## Verilen metin
________________________
Emsal Mahkeme Kararı Adana Bölge Adliye Mahkemesi 3. Hukuk Dairesi 2021/1575 E. 2022/2053 K. 01.11.2022 T.

Görüntülediğiniz mahkeme kararı henüz kesinleşmemiştir. Yararlı olması amacıyla eklenmiştir.

T.C. ADANA BAM 3. HUKUK DAİRESİ Esas-Karar No: 2021/1575 – 2022/2053
T.C.
ADANA
BÖLGE ADLİYE MAHKEMESİ
3. HUKUK DAİRESİ

DOSYA NO : 2021/1575
KARAR NO : 2022/2053

T Ü R K M İ L L E T İ A D I N A
B Ö L G E A D L İ Y E M A H K E M E S İ K A R A R I

BAŞKAN : …
ÜYE : …
ÜYE : …
KATİP : …

İNCELENEN KARARIN
MAHKEMESİ : ADANA 1. ASLİYE TİCARET MAHKEMESİ
TARİHİ : 08/12/2020
NUMARASI : 2014/… Esas, 2020/… Karar

DAVACI : …
VEKİLİ : Av….
________________________
## Veri bölümü
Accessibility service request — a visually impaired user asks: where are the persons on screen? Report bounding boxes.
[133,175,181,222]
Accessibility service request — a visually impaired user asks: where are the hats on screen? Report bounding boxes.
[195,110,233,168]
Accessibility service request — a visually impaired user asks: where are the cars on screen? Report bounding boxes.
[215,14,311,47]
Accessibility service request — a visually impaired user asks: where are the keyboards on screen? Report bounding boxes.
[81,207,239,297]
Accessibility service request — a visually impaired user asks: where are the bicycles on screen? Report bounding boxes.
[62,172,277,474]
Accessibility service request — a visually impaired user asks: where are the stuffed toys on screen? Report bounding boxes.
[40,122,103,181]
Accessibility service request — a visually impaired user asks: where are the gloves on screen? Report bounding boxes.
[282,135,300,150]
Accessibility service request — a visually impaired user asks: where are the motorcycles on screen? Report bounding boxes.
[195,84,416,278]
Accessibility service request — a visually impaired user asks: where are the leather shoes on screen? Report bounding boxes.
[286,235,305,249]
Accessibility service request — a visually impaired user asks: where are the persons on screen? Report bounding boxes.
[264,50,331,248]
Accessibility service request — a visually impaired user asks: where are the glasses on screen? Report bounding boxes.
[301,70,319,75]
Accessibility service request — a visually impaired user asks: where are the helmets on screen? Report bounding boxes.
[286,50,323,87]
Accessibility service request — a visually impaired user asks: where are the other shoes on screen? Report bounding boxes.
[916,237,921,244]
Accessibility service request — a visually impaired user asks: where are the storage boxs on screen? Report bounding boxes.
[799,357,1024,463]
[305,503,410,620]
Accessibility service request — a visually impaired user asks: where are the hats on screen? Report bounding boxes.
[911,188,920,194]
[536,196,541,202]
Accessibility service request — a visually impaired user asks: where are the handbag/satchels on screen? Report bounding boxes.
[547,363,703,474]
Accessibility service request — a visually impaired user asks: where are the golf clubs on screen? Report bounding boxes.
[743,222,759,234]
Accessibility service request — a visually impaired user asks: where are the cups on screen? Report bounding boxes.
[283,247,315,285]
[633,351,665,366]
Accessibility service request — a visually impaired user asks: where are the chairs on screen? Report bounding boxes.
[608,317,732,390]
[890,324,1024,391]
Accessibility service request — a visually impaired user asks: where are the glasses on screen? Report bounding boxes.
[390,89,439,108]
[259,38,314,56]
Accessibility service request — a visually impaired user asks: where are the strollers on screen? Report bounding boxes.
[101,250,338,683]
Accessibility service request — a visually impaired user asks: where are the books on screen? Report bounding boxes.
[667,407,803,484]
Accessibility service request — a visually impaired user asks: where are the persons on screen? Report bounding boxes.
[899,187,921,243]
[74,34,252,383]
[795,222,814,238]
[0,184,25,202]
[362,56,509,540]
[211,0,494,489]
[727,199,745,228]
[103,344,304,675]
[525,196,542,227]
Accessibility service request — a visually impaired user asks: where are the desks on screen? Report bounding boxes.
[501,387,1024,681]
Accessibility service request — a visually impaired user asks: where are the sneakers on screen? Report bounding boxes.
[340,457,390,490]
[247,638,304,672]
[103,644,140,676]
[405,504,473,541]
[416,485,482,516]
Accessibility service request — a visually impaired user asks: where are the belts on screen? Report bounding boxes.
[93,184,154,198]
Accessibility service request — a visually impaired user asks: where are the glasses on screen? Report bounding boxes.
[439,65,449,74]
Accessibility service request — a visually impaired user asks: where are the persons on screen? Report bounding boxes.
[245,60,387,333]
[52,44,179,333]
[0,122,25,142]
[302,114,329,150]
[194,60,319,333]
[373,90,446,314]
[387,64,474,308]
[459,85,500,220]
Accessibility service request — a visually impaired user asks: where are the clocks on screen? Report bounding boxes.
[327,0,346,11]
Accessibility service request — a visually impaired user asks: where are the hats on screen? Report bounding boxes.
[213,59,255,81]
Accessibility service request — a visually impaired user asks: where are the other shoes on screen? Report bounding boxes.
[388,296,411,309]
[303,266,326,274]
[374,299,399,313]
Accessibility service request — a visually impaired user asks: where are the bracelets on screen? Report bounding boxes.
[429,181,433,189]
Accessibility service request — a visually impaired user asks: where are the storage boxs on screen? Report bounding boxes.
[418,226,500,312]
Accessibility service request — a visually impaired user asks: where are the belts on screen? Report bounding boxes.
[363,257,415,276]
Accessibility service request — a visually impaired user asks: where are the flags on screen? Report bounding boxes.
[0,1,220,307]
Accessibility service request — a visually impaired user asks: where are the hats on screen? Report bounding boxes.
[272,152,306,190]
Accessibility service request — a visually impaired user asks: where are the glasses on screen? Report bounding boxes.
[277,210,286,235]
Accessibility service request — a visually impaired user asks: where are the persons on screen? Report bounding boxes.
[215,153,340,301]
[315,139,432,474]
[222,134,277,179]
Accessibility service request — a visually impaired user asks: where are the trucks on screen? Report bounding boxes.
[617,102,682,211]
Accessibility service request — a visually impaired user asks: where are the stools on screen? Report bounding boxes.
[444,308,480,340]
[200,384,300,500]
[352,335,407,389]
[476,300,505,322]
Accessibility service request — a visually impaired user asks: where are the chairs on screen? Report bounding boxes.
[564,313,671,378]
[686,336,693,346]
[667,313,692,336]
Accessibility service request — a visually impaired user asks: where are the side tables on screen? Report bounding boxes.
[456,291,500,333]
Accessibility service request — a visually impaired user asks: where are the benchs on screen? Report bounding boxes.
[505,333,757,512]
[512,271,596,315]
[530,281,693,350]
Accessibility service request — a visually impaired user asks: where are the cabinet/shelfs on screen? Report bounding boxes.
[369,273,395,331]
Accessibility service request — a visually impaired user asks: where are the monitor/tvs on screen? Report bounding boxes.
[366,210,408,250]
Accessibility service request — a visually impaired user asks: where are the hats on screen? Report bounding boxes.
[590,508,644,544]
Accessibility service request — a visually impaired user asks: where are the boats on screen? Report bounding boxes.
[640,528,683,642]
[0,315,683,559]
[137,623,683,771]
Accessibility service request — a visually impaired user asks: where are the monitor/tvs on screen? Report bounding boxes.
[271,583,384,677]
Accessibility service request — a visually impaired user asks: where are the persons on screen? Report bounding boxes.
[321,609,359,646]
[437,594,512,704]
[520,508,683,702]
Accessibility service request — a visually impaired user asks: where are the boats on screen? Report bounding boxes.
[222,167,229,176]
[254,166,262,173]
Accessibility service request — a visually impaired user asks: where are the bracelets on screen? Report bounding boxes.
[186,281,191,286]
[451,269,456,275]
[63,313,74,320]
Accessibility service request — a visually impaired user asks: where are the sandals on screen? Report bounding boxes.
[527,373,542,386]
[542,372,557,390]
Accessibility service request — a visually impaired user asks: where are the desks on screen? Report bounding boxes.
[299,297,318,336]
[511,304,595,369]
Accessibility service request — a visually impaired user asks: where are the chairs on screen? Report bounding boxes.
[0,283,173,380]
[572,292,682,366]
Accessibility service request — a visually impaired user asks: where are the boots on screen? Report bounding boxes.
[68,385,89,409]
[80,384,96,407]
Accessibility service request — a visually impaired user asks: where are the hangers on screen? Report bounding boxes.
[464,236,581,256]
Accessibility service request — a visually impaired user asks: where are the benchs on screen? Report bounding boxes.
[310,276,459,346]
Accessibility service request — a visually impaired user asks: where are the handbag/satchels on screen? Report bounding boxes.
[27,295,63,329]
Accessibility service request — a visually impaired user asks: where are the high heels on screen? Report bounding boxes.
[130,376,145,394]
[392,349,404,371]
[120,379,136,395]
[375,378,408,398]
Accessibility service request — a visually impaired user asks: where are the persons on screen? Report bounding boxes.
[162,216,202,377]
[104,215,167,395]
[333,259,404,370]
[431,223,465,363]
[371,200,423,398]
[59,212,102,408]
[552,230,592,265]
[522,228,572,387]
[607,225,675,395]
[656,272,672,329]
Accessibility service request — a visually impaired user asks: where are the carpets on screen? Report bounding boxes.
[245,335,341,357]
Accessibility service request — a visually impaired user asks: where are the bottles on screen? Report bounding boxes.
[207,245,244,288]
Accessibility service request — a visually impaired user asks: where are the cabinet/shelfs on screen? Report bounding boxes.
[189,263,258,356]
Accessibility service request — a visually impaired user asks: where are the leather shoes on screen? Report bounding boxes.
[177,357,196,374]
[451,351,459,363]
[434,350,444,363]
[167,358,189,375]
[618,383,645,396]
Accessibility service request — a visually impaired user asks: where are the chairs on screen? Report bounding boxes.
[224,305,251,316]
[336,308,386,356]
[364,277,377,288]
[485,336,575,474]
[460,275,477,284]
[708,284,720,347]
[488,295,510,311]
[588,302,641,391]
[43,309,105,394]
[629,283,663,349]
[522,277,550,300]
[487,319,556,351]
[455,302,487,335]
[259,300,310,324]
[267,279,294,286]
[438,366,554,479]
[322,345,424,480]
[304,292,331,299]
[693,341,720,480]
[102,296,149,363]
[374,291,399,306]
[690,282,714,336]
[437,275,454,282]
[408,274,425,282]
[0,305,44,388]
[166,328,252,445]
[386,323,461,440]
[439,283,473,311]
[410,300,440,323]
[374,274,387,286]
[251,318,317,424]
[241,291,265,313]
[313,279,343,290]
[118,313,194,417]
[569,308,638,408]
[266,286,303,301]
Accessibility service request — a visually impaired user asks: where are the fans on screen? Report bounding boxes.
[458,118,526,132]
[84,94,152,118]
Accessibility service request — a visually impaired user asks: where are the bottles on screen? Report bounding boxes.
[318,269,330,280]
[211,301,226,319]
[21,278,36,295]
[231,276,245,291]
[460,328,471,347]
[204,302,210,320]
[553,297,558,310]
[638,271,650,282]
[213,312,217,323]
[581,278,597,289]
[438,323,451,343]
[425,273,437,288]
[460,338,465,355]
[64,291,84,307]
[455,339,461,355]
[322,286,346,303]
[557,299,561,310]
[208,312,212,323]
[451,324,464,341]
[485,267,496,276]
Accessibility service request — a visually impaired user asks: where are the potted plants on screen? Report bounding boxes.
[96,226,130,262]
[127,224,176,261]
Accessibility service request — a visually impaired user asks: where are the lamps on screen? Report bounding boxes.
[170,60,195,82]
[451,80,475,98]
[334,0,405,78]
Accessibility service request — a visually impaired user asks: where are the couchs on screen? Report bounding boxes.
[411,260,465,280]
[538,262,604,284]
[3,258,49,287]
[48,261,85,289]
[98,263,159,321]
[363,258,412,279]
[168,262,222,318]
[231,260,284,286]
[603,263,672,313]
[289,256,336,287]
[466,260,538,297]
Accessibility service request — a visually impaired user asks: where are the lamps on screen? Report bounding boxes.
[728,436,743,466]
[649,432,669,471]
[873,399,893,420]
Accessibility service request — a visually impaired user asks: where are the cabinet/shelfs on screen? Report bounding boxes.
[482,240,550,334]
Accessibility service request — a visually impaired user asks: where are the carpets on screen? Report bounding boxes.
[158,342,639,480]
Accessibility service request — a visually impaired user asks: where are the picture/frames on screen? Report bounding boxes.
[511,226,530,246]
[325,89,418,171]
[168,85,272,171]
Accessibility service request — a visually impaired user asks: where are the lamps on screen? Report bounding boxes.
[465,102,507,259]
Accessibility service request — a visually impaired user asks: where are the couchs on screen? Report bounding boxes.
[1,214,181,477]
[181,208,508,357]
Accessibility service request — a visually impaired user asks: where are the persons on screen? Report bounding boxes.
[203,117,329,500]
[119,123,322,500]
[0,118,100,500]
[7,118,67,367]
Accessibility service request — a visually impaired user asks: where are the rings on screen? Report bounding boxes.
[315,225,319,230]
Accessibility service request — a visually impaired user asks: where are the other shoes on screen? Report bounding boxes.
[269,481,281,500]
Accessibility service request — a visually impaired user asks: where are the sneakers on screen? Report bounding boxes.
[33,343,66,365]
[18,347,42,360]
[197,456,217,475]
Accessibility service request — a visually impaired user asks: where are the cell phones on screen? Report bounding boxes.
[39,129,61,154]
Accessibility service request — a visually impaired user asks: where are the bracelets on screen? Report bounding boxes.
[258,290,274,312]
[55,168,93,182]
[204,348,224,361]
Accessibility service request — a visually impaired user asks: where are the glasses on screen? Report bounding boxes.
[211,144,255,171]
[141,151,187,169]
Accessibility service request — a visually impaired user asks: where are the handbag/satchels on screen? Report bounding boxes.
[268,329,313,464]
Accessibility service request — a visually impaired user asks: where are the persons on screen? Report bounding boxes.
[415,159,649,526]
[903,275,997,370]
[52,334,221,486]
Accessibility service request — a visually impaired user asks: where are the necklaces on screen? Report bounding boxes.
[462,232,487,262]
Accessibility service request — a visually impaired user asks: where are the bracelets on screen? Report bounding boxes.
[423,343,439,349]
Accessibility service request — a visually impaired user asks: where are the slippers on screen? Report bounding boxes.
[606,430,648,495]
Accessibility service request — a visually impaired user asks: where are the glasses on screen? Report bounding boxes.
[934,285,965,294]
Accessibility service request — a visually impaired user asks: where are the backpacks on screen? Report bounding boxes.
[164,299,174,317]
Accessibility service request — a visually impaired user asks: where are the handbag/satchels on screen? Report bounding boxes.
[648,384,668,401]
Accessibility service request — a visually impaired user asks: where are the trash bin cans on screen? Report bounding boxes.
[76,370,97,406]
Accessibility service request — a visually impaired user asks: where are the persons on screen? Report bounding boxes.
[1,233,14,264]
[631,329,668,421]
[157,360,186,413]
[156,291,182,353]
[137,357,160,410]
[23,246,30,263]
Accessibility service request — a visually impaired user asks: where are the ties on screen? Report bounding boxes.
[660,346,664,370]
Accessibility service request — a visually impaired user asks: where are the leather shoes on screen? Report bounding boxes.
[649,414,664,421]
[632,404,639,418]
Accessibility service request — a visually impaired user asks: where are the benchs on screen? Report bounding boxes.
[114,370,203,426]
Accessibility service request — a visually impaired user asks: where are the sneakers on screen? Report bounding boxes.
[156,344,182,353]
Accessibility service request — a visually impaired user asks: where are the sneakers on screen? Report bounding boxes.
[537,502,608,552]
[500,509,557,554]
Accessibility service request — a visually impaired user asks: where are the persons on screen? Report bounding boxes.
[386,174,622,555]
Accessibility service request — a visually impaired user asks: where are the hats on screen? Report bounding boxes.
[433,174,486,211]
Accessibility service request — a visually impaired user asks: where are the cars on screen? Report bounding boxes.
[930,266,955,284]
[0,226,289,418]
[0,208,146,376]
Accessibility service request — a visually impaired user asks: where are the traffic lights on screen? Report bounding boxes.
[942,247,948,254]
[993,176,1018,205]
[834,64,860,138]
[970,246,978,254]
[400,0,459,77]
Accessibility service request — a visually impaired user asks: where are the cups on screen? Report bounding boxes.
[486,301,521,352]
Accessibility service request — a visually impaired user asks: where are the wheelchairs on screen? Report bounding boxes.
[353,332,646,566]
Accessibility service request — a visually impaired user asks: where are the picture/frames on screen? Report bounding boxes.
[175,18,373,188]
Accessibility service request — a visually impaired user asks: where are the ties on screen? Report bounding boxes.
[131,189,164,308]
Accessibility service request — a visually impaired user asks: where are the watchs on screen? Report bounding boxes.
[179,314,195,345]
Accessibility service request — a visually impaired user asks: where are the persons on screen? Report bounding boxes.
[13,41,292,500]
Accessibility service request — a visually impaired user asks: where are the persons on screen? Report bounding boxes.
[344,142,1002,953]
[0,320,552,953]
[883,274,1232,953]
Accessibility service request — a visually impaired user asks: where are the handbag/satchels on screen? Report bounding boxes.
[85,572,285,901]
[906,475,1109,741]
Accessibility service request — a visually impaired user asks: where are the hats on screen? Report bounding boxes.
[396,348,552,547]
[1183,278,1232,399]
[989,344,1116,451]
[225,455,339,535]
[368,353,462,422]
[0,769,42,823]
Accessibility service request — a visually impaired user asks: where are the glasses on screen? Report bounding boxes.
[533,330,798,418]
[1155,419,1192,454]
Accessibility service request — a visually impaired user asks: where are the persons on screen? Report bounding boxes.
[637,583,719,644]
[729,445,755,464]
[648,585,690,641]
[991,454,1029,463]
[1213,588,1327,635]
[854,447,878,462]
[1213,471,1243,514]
________________________
## Yapılacak iş
Verilen metne göre mahkeme kararı henüz kesinleşmemişken neden eklenmiştir? Bu alıştırma için satırlara gerek yoktur.

## Alıştırmanın çözümü
Karar, yararlı olması amacıyla eklenmiştir.